----- Material for this exercise -----
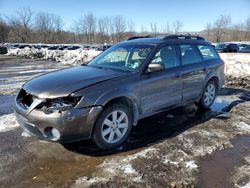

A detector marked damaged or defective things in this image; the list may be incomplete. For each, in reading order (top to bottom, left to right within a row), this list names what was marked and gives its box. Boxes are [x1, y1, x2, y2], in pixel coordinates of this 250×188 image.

crumpled hood [23, 65, 124, 98]
broken headlight [38, 96, 82, 112]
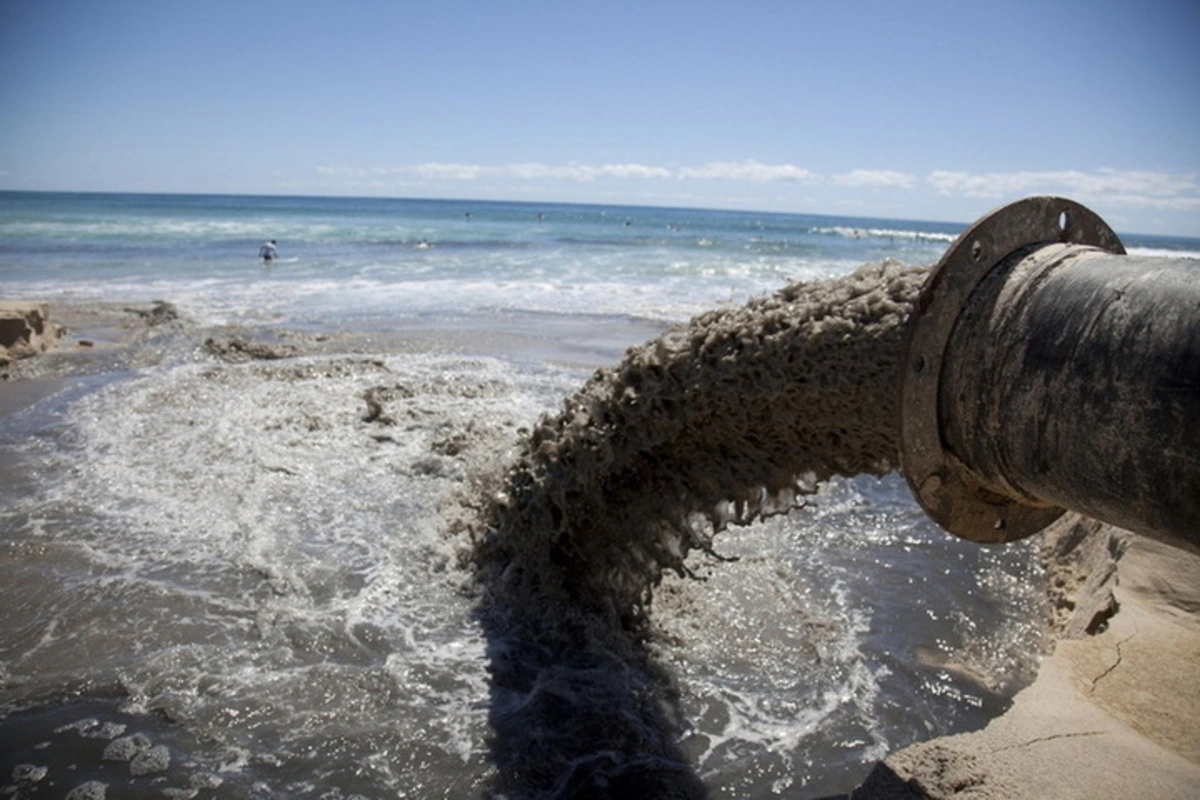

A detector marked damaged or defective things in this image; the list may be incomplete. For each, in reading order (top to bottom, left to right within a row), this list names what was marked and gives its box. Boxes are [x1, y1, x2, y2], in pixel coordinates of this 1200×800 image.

rusty discharge pipe [904, 198, 1192, 552]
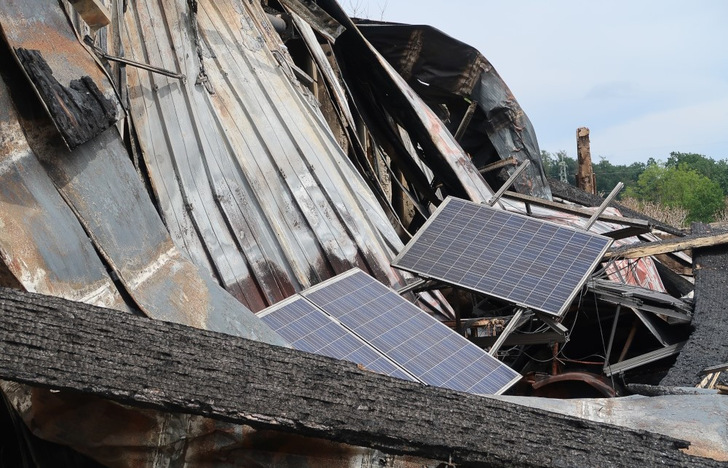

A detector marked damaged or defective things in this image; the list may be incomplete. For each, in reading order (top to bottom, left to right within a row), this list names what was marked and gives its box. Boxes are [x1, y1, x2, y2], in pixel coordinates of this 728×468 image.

rusted metal sheet [0, 0, 119, 147]
rusted metal sheet [0, 71, 126, 308]
rusted metal sheet [121, 0, 444, 314]
charred timber post [576, 126, 596, 194]
burnt wood plank [0, 288, 720, 466]
charred wooden beam [0, 288, 720, 468]
charred timber post [0, 288, 720, 468]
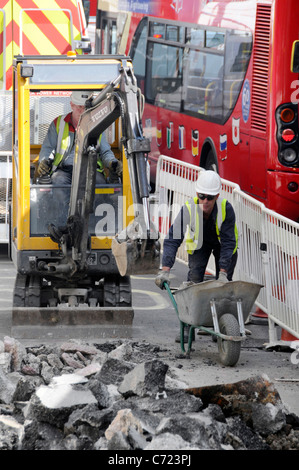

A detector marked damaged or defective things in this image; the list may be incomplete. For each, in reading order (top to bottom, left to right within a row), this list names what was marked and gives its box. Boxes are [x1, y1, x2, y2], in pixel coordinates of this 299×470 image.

broken concrete rubble [0, 336, 298, 450]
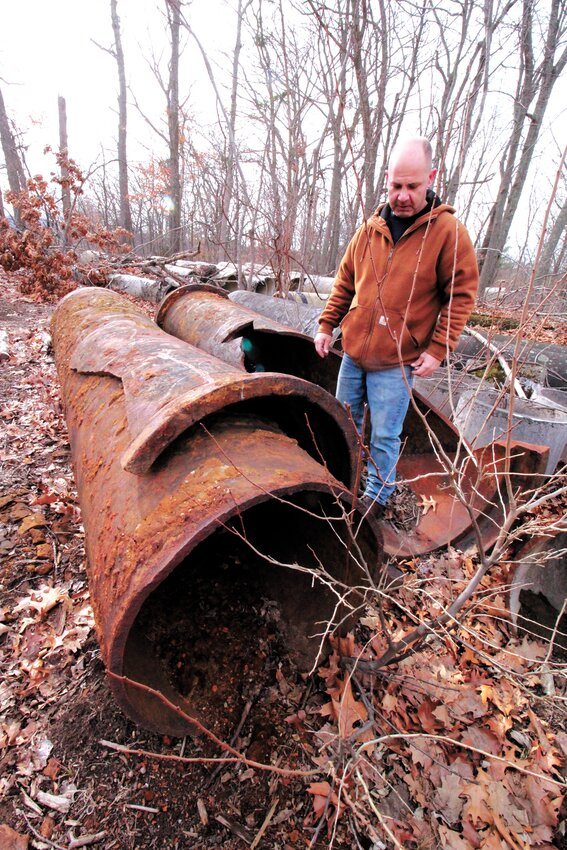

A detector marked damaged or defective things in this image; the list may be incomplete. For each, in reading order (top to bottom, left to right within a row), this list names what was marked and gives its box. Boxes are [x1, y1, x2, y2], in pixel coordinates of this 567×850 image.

rusty cast iron pipe [51, 288, 384, 732]
rust on metal [51, 286, 386, 736]
large rusted pipe section [52, 288, 386, 732]
rust on metal [155, 286, 552, 556]
large rusted pipe section [159, 284, 552, 556]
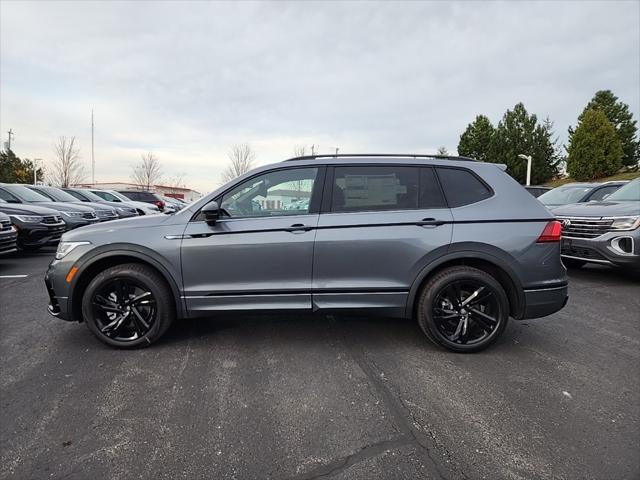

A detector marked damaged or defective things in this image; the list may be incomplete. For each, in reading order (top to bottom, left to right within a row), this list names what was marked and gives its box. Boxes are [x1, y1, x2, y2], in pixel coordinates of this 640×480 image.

cracked pavement [0, 249, 636, 478]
-----
# Given instruction
Pull every line of text from all the items above and reproduce it unchanged, leaving the pictures out.

# Expected answer
A detector marked damaged or defective things in this image; the list may be incomplete. For each, in reading order (top to bottom, left to right within a row), this list names what was marked and gives its box. Boxes are [x1, y1, x2, y2], in pixel coordinates of this 250×188 image.

crumpled hood [23, 65, 124, 98]
broken headlight [38, 96, 82, 112]

A detector marked damaged or defective things in this image; the list may be incomplete. For each, in reading order (top to bottom, left to right within a row), this list names what was marked and gives its box. Boxes are [x1, y1, x2, y2], in pixel coordinates of this 1200×800 image.

rusty discharge pipe [904, 198, 1192, 552]

A detector marked damaged or defective things in this image; the list may be incomplete. For each, in reading order (top to bottom, left to right within a row), this list names what was marked and gives its box. Boxes are [x1, y1, x2, y2], in pixel coordinates of this 728×468 image.

rusted metal sheet [0, 0, 119, 147]
rusted metal sheet [0, 71, 126, 308]
rusted metal sheet [121, 0, 444, 314]
charred timber post [576, 126, 596, 194]
burnt wood plank [0, 288, 720, 466]
charred wooden beam [0, 288, 720, 468]
charred timber post [0, 288, 720, 468]

A detector marked damaged or defective things in this image; the list may be incomplete. For each, in reading order (top to bottom, left to right within a row), this list names what was marked and gives its box. Boxes are [x1, y1, x2, y2], in pixel coordinates of this 299×470 image.

broken concrete rubble [0, 336, 298, 450]

A detector marked damaged or defective things in this image; the list may be incomplete. For each, in reading order (top to bottom, left to right within a row), this list names what was marked and gives its box. Boxes are [x1, y1, x2, y2], in pixel coordinates of this 567×850 image.

rusty cast iron pipe [51, 288, 384, 732]
rust on metal [51, 286, 386, 736]
large rusted pipe section [52, 288, 386, 732]
rust on metal [155, 286, 552, 556]
large rusted pipe section [159, 284, 552, 556]

A detector marked damaged or defective things in this image; the list may be incomplete. For each, in reading order (top to bottom, left to right within a row), this list names what was marked and gives its box. Boxes are [x1, y1, x2, y2], in pixel coordinates of this 640×480 image.

cracked pavement [0, 249, 636, 478]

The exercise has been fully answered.